A Python-based toolbox of various methods in decision making, uncertainty quantification and statistical emulation: multi-fidelity, experimental design, Bayesian optimisation, Bayesian quadrature, etc.
https://emukit.github.io/emukit/
Apache License 2.0
605 stars 128 forks source link

multi_fidelity_dgp #224

Closed Hebbalali closed 5 years ago

Hebbalali commented 5 years ago

Hi all!

I had some questions while testing the benchmarking on multi fidelity DGP.

1\ Inbaseline_model_wrappers.py The HighFidelityGp model which would only model the highest fidelity, take as inputs X[1]and Y[1] which is correct for a model with two fidelities. However, for example if the Branin or the Hartmann_3d benchmarks are used which have 3 fidelities theX[1] and Y[1] would correspond to the second fidelity. So, i think it would be X[-1]andY[-1] as inputs for HighFidelityGp.

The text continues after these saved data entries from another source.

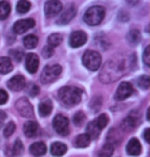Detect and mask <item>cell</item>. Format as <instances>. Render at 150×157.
I'll return each instance as SVG.
<instances>
[{
  "label": "cell",
  "mask_w": 150,
  "mask_h": 157,
  "mask_svg": "<svg viewBox=\"0 0 150 157\" xmlns=\"http://www.w3.org/2000/svg\"><path fill=\"white\" fill-rule=\"evenodd\" d=\"M140 39H141V34H140V31L137 30V29H133V30H131L128 33V40L130 41L131 43L136 44L139 42Z\"/></svg>",
  "instance_id": "f1b7e54d"
},
{
  "label": "cell",
  "mask_w": 150,
  "mask_h": 157,
  "mask_svg": "<svg viewBox=\"0 0 150 157\" xmlns=\"http://www.w3.org/2000/svg\"><path fill=\"white\" fill-rule=\"evenodd\" d=\"M143 62L145 63L146 66L150 65V46H147L143 54Z\"/></svg>",
  "instance_id": "d590c367"
},
{
  "label": "cell",
  "mask_w": 150,
  "mask_h": 157,
  "mask_svg": "<svg viewBox=\"0 0 150 157\" xmlns=\"http://www.w3.org/2000/svg\"><path fill=\"white\" fill-rule=\"evenodd\" d=\"M35 26V21L32 19H25V20H20L14 24L13 26V31L17 34H23L29 29L33 28Z\"/></svg>",
  "instance_id": "4fadbf2b"
},
{
  "label": "cell",
  "mask_w": 150,
  "mask_h": 157,
  "mask_svg": "<svg viewBox=\"0 0 150 157\" xmlns=\"http://www.w3.org/2000/svg\"><path fill=\"white\" fill-rule=\"evenodd\" d=\"M14 129H16V124H14L13 121H10V122H8L6 124V126L4 127L3 129V135L5 138H8L10 137L11 135L14 132Z\"/></svg>",
  "instance_id": "836d02e7"
},
{
  "label": "cell",
  "mask_w": 150,
  "mask_h": 157,
  "mask_svg": "<svg viewBox=\"0 0 150 157\" xmlns=\"http://www.w3.org/2000/svg\"><path fill=\"white\" fill-rule=\"evenodd\" d=\"M134 59L133 55L125 56L118 55L114 56L112 59L108 60L103 66L101 73H100V80L103 83H112V82L118 80L122 76H125L130 70L134 67Z\"/></svg>",
  "instance_id": "6da1fadb"
},
{
  "label": "cell",
  "mask_w": 150,
  "mask_h": 157,
  "mask_svg": "<svg viewBox=\"0 0 150 157\" xmlns=\"http://www.w3.org/2000/svg\"><path fill=\"white\" fill-rule=\"evenodd\" d=\"M142 151V148H141V144L138 139L133 138L129 141L128 145H126V152H128L129 155L132 156H138Z\"/></svg>",
  "instance_id": "2e32d148"
},
{
  "label": "cell",
  "mask_w": 150,
  "mask_h": 157,
  "mask_svg": "<svg viewBox=\"0 0 150 157\" xmlns=\"http://www.w3.org/2000/svg\"><path fill=\"white\" fill-rule=\"evenodd\" d=\"M76 13H77V10H76L74 4L73 3L67 4V6L64 8V10L60 14V17L58 19V24H60V25H66V24H68L76 16Z\"/></svg>",
  "instance_id": "9c48e42d"
},
{
  "label": "cell",
  "mask_w": 150,
  "mask_h": 157,
  "mask_svg": "<svg viewBox=\"0 0 150 157\" xmlns=\"http://www.w3.org/2000/svg\"><path fill=\"white\" fill-rule=\"evenodd\" d=\"M83 91L76 86H64L59 90V99L67 106H73L81 101Z\"/></svg>",
  "instance_id": "7a4b0ae2"
},
{
  "label": "cell",
  "mask_w": 150,
  "mask_h": 157,
  "mask_svg": "<svg viewBox=\"0 0 150 157\" xmlns=\"http://www.w3.org/2000/svg\"><path fill=\"white\" fill-rule=\"evenodd\" d=\"M38 93H39V87H38L37 85H35V84H32L31 87L29 88V94H30V96L35 97Z\"/></svg>",
  "instance_id": "f35d334b"
},
{
  "label": "cell",
  "mask_w": 150,
  "mask_h": 157,
  "mask_svg": "<svg viewBox=\"0 0 150 157\" xmlns=\"http://www.w3.org/2000/svg\"><path fill=\"white\" fill-rule=\"evenodd\" d=\"M5 118H6V114H5L3 111H0V128H1Z\"/></svg>",
  "instance_id": "ab89813d"
},
{
  "label": "cell",
  "mask_w": 150,
  "mask_h": 157,
  "mask_svg": "<svg viewBox=\"0 0 150 157\" xmlns=\"http://www.w3.org/2000/svg\"><path fill=\"white\" fill-rule=\"evenodd\" d=\"M8 100V94L5 90H0V105L2 104H5Z\"/></svg>",
  "instance_id": "74e56055"
},
{
  "label": "cell",
  "mask_w": 150,
  "mask_h": 157,
  "mask_svg": "<svg viewBox=\"0 0 150 157\" xmlns=\"http://www.w3.org/2000/svg\"><path fill=\"white\" fill-rule=\"evenodd\" d=\"M90 143V138L87 134L79 135L75 140V146L78 148H85Z\"/></svg>",
  "instance_id": "cb8c5ba5"
},
{
  "label": "cell",
  "mask_w": 150,
  "mask_h": 157,
  "mask_svg": "<svg viewBox=\"0 0 150 157\" xmlns=\"http://www.w3.org/2000/svg\"><path fill=\"white\" fill-rule=\"evenodd\" d=\"M87 36L84 32L74 31L70 35L69 44L73 48H77V47H80L83 45V44L87 42Z\"/></svg>",
  "instance_id": "8fae6325"
},
{
  "label": "cell",
  "mask_w": 150,
  "mask_h": 157,
  "mask_svg": "<svg viewBox=\"0 0 150 157\" xmlns=\"http://www.w3.org/2000/svg\"><path fill=\"white\" fill-rule=\"evenodd\" d=\"M149 132H150V129L149 128H146L145 129V132H144V138H145V141L147 142V143H149V141H150V135H149Z\"/></svg>",
  "instance_id": "60d3db41"
},
{
  "label": "cell",
  "mask_w": 150,
  "mask_h": 157,
  "mask_svg": "<svg viewBox=\"0 0 150 157\" xmlns=\"http://www.w3.org/2000/svg\"><path fill=\"white\" fill-rule=\"evenodd\" d=\"M84 120H85V115L83 112H81V111L77 112V113L74 115V117H73V121H74V124L76 126H81L82 124H83Z\"/></svg>",
  "instance_id": "d6a6232c"
},
{
  "label": "cell",
  "mask_w": 150,
  "mask_h": 157,
  "mask_svg": "<svg viewBox=\"0 0 150 157\" xmlns=\"http://www.w3.org/2000/svg\"><path fill=\"white\" fill-rule=\"evenodd\" d=\"M114 151V146L110 143H106L104 146L101 148L99 152L100 157H110L113 154Z\"/></svg>",
  "instance_id": "4316f807"
},
{
  "label": "cell",
  "mask_w": 150,
  "mask_h": 157,
  "mask_svg": "<svg viewBox=\"0 0 150 157\" xmlns=\"http://www.w3.org/2000/svg\"><path fill=\"white\" fill-rule=\"evenodd\" d=\"M23 151H24V146H23L22 141L20 139H17L13 147V156L21 155L23 153Z\"/></svg>",
  "instance_id": "f546056e"
},
{
  "label": "cell",
  "mask_w": 150,
  "mask_h": 157,
  "mask_svg": "<svg viewBox=\"0 0 150 157\" xmlns=\"http://www.w3.org/2000/svg\"><path fill=\"white\" fill-rule=\"evenodd\" d=\"M62 40H63V37H62L61 34L59 33H54L52 35L48 36V45L51 47H57L58 45H60Z\"/></svg>",
  "instance_id": "484cf974"
},
{
  "label": "cell",
  "mask_w": 150,
  "mask_h": 157,
  "mask_svg": "<svg viewBox=\"0 0 150 157\" xmlns=\"http://www.w3.org/2000/svg\"><path fill=\"white\" fill-rule=\"evenodd\" d=\"M97 125H98V127L100 129H103L104 127L108 124V121H109V118H108V116L106 114H101L100 116L97 118V119L95 120Z\"/></svg>",
  "instance_id": "4dcf8cb0"
},
{
  "label": "cell",
  "mask_w": 150,
  "mask_h": 157,
  "mask_svg": "<svg viewBox=\"0 0 150 157\" xmlns=\"http://www.w3.org/2000/svg\"><path fill=\"white\" fill-rule=\"evenodd\" d=\"M52 126L61 136H67L69 134V120L64 115L58 114L52 120Z\"/></svg>",
  "instance_id": "8992f818"
},
{
  "label": "cell",
  "mask_w": 150,
  "mask_h": 157,
  "mask_svg": "<svg viewBox=\"0 0 150 157\" xmlns=\"http://www.w3.org/2000/svg\"><path fill=\"white\" fill-rule=\"evenodd\" d=\"M67 152V146L60 142H55L51 146V153L56 157L63 156Z\"/></svg>",
  "instance_id": "d6986e66"
},
{
  "label": "cell",
  "mask_w": 150,
  "mask_h": 157,
  "mask_svg": "<svg viewBox=\"0 0 150 157\" xmlns=\"http://www.w3.org/2000/svg\"><path fill=\"white\" fill-rule=\"evenodd\" d=\"M30 152L35 157H40L46 153V146L43 142H36L30 146Z\"/></svg>",
  "instance_id": "e0dca14e"
},
{
  "label": "cell",
  "mask_w": 150,
  "mask_h": 157,
  "mask_svg": "<svg viewBox=\"0 0 150 157\" xmlns=\"http://www.w3.org/2000/svg\"><path fill=\"white\" fill-rule=\"evenodd\" d=\"M24 132L28 138H34L38 132V124L36 121H27L24 124Z\"/></svg>",
  "instance_id": "ac0fdd59"
},
{
  "label": "cell",
  "mask_w": 150,
  "mask_h": 157,
  "mask_svg": "<svg viewBox=\"0 0 150 157\" xmlns=\"http://www.w3.org/2000/svg\"><path fill=\"white\" fill-rule=\"evenodd\" d=\"M39 67V59H38L37 55L35 54H29L26 57V69L29 73L33 74L36 73Z\"/></svg>",
  "instance_id": "9a60e30c"
},
{
  "label": "cell",
  "mask_w": 150,
  "mask_h": 157,
  "mask_svg": "<svg viewBox=\"0 0 150 157\" xmlns=\"http://www.w3.org/2000/svg\"><path fill=\"white\" fill-rule=\"evenodd\" d=\"M82 63L90 71H97L101 67L102 58L96 50H87L82 57Z\"/></svg>",
  "instance_id": "277c9868"
},
{
  "label": "cell",
  "mask_w": 150,
  "mask_h": 157,
  "mask_svg": "<svg viewBox=\"0 0 150 157\" xmlns=\"http://www.w3.org/2000/svg\"><path fill=\"white\" fill-rule=\"evenodd\" d=\"M134 88L132 86V84L130 82L123 81L119 84L118 88H117L116 93H115V99L117 101H123L126 98H129L133 94Z\"/></svg>",
  "instance_id": "30bf717a"
},
{
  "label": "cell",
  "mask_w": 150,
  "mask_h": 157,
  "mask_svg": "<svg viewBox=\"0 0 150 157\" xmlns=\"http://www.w3.org/2000/svg\"><path fill=\"white\" fill-rule=\"evenodd\" d=\"M62 72V67L60 65H48L43 68V71L41 73L40 79L41 82L44 84L51 83V82L55 81L59 76L61 75Z\"/></svg>",
  "instance_id": "5b68a950"
},
{
  "label": "cell",
  "mask_w": 150,
  "mask_h": 157,
  "mask_svg": "<svg viewBox=\"0 0 150 157\" xmlns=\"http://www.w3.org/2000/svg\"><path fill=\"white\" fill-rule=\"evenodd\" d=\"M138 85H139V87L143 88V90H148L149 85H150L149 76L143 75V76L139 77V79H138Z\"/></svg>",
  "instance_id": "1f68e13d"
},
{
  "label": "cell",
  "mask_w": 150,
  "mask_h": 157,
  "mask_svg": "<svg viewBox=\"0 0 150 157\" xmlns=\"http://www.w3.org/2000/svg\"><path fill=\"white\" fill-rule=\"evenodd\" d=\"M10 4L5 0L0 1V20H5L10 13Z\"/></svg>",
  "instance_id": "603a6c76"
},
{
  "label": "cell",
  "mask_w": 150,
  "mask_h": 157,
  "mask_svg": "<svg viewBox=\"0 0 150 157\" xmlns=\"http://www.w3.org/2000/svg\"><path fill=\"white\" fill-rule=\"evenodd\" d=\"M23 42H24V45L25 47H27L29 49H32V48H35V47L37 46L38 44V38L35 36V35H27L24 40H23Z\"/></svg>",
  "instance_id": "d4e9b609"
},
{
  "label": "cell",
  "mask_w": 150,
  "mask_h": 157,
  "mask_svg": "<svg viewBox=\"0 0 150 157\" xmlns=\"http://www.w3.org/2000/svg\"><path fill=\"white\" fill-rule=\"evenodd\" d=\"M105 17V10L102 6L95 5L90 7L84 13L83 20L90 26H97L102 22Z\"/></svg>",
  "instance_id": "3957f363"
},
{
  "label": "cell",
  "mask_w": 150,
  "mask_h": 157,
  "mask_svg": "<svg viewBox=\"0 0 150 157\" xmlns=\"http://www.w3.org/2000/svg\"><path fill=\"white\" fill-rule=\"evenodd\" d=\"M52 110V104L49 100H45L43 102L39 104V107H38V111L41 117H46L51 114Z\"/></svg>",
  "instance_id": "ffe728a7"
},
{
  "label": "cell",
  "mask_w": 150,
  "mask_h": 157,
  "mask_svg": "<svg viewBox=\"0 0 150 157\" xmlns=\"http://www.w3.org/2000/svg\"><path fill=\"white\" fill-rule=\"evenodd\" d=\"M16 108L23 117L31 118L34 116L33 107H32L31 103L29 102L26 98H22V99H20L19 101H17Z\"/></svg>",
  "instance_id": "52a82bcc"
},
{
  "label": "cell",
  "mask_w": 150,
  "mask_h": 157,
  "mask_svg": "<svg viewBox=\"0 0 150 157\" xmlns=\"http://www.w3.org/2000/svg\"><path fill=\"white\" fill-rule=\"evenodd\" d=\"M10 55L14 59V61L17 62H21L23 59V56H24V52H23V50L21 49H11L10 50Z\"/></svg>",
  "instance_id": "e575fe53"
},
{
  "label": "cell",
  "mask_w": 150,
  "mask_h": 157,
  "mask_svg": "<svg viewBox=\"0 0 150 157\" xmlns=\"http://www.w3.org/2000/svg\"><path fill=\"white\" fill-rule=\"evenodd\" d=\"M62 3L59 0H49L44 5V13L46 17H52L60 13L62 10Z\"/></svg>",
  "instance_id": "7c38bea8"
},
{
  "label": "cell",
  "mask_w": 150,
  "mask_h": 157,
  "mask_svg": "<svg viewBox=\"0 0 150 157\" xmlns=\"http://www.w3.org/2000/svg\"><path fill=\"white\" fill-rule=\"evenodd\" d=\"M7 86L13 91H20L26 86V79L23 75H16L7 82Z\"/></svg>",
  "instance_id": "5bb4252c"
},
{
  "label": "cell",
  "mask_w": 150,
  "mask_h": 157,
  "mask_svg": "<svg viewBox=\"0 0 150 157\" xmlns=\"http://www.w3.org/2000/svg\"><path fill=\"white\" fill-rule=\"evenodd\" d=\"M31 3L27 0H20L17 4V11L19 13H26L27 11L30 10Z\"/></svg>",
  "instance_id": "83f0119b"
},
{
  "label": "cell",
  "mask_w": 150,
  "mask_h": 157,
  "mask_svg": "<svg viewBox=\"0 0 150 157\" xmlns=\"http://www.w3.org/2000/svg\"><path fill=\"white\" fill-rule=\"evenodd\" d=\"M140 123V114L137 111H132L130 114L123 119L121 127L126 132H131Z\"/></svg>",
  "instance_id": "ba28073f"
},
{
  "label": "cell",
  "mask_w": 150,
  "mask_h": 157,
  "mask_svg": "<svg viewBox=\"0 0 150 157\" xmlns=\"http://www.w3.org/2000/svg\"><path fill=\"white\" fill-rule=\"evenodd\" d=\"M13 69V66L11 64L10 58L2 57L0 58V74H7L11 72Z\"/></svg>",
  "instance_id": "44dd1931"
},
{
  "label": "cell",
  "mask_w": 150,
  "mask_h": 157,
  "mask_svg": "<svg viewBox=\"0 0 150 157\" xmlns=\"http://www.w3.org/2000/svg\"><path fill=\"white\" fill-rule=\"evenodd\" d=\"M42 55H43V57H44L45 59H48V58H51L52 55H54V48L51 46H45V47H43V49H42Z\"/></svg>",
  "instance_id": "8d00e7d4"
},
{
  "label": "cell",
  "mask_w": 150,
  "mask_h": 157,
  "mask_svg": "<svg viewBox=\"0 0 150 157\" xmlns=\"http://www.w3.org/2000/svg\"><path fill=\"white\" fill-rule=\"evenodd\" d=\"M87 136L90 138V140L94 139V140H96L97 138L99 137L100 132H101V129L99 128L98 125H97L96 121H90V122L87 124Z\"/></svg>",
  "instance_id": "7402d4cb"
}]
</instances>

2\ In benchmarking_examples.ipynbthe inputs and outputs fidelities are given as lists which are later transformed using convert_xy_lists_to_arrays insidebaseline_model_wrappers.py which merges the lists and adds a column with discrete values to X to distinguish the fidelities . However, in the sampling used in benchmarking_examples.ipynb with latin.get_samples a column is already added to the X of each fidelity corresponding to the InformationSourceParameter of the function. So i think there is no need in this case for this parameter since the sampling is used for each fidelity within its own list. Actually we obtain X for two fidelities as:

X
[array([[ 0.79166667,  0.29166667,  1.        ],
       [ 0.95833333,  0.875     ,  1.        ],
       [ 0.70833333,  0.625     ,  0.        ],
       [ 0.125     ,  0.125     ,  0.        ],
       [ 0.29166667,  0.45833333,  0.        ],
       [ 0.45833333,  0.79166667,  1.        ],
       [ 0.20833333,  0.54166667,  1.        ],
       [ 0.375     ,  0.95833333,  0.        ],
       [ 0.875     ,  0.20833333,  1.        ],
       [ 0.04166667,  0.375     ,  0.        ],
       [ 0.54166667,  0.70833333,  0.        ],
       [ 0.625     ,  0.04166667,  1.        ]]), array([[ 0.5,  0.9,  0. ],
       [ 0.1,  0.7,  1. ],
       [ 0.9,  0.3,  0. ],
       [ 0.7,  0.5,  1. ],
       [ 0.3,  0.1,  0. ]])]

It seems to me that here the last column does not give any additional information. And the information about which fidelity is already in the list. Moreover, this can create modeling problem, because when using a model the function convert_xy_lists_to_arrays is used which will create the column corresponding to each fidelity hence having an X with four columns while the input dimension is only 2. Then the three first columns will be used for modeling the interactions within a fidelity (including the third one).

marpulli commented 5 years ago

Hi @Hebbalali,

Thanks for this! These are some bugs that crept in when I moved the code over to emukit. I have an updated version locally that I will submit a PR for very soon.

Mark

marpulli commented 5 years ago

This should be resolved by #225. Please feel free to reopen if you have any other questions.